## Text block

Two hundred patients undergoing elective colonic resections were enrolled in the study. Lymph nodes from resected specimens were dissected fresh and assessed by both reverse transcription polymerase chain reaction and histopathology. Follow-up was undertaken for up to five years, and the major end point of death was recorded. Univariate survival analysis was performed by the log-rank method and the change-in-estimate method was used to construct multivariate analysis models for the effect of cytokeratin 20 reverse transcription polymerase chain reaction lymph node status on overall survival.

## Problem set
- 1) List the four methods that the colonic resection study names for assessing lymph nodes or analyzing survival.
- 2) According to the colonic resection study, for how long was follow-up undertaken?
- 3) Write out the colonic resection study from "Two hundred patients" up to and including "on overall survival.".

Records from a collection:

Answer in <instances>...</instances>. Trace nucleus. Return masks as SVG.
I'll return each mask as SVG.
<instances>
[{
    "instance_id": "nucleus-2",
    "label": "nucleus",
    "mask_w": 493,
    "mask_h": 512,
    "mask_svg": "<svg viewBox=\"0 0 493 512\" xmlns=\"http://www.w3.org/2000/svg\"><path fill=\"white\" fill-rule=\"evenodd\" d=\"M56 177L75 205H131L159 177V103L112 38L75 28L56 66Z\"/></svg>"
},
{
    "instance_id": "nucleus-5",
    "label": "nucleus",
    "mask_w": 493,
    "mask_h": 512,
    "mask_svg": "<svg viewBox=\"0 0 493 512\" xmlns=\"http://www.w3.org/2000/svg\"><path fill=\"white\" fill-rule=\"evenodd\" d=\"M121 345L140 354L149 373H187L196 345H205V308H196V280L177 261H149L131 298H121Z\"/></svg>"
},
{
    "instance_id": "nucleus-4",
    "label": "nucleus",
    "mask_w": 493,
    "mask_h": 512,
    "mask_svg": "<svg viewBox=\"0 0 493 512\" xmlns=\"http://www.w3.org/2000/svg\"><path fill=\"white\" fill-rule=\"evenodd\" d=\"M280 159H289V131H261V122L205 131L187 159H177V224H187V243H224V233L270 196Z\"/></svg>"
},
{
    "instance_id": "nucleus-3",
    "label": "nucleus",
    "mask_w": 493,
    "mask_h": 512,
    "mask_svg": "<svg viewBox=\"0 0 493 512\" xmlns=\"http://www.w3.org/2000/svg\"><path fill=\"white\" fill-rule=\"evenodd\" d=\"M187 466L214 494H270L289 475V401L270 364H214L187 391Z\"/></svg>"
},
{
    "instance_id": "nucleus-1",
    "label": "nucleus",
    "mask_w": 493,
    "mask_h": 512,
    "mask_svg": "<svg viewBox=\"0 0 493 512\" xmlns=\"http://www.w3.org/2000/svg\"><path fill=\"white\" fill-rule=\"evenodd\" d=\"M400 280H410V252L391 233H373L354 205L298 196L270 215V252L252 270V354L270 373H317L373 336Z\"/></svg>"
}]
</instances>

## Activity answers
- 1)
- Reverse transcription polymerase chain reaction
- Histopathology
- The log-rank method
- The change-in-estimate method

- 2) Up to five years.

- 3)
Two hundred patients undergoing elective colonic resections were enrolled in the study. Lymph nodes from resected specimens were dissected fresh and assessed by both reverse transcription polymerase chain reaction and histopathology. Follow-up was undertaken for up to five years, and the major end point of death was recorded. Univariate survival analysis was performed by the log-rank method and the change-in-estimate method was used to construct multivariate analysis models for the effect of cytokeratin 20 reverse transcription polymerase chain reaction lymph node status on overall survival.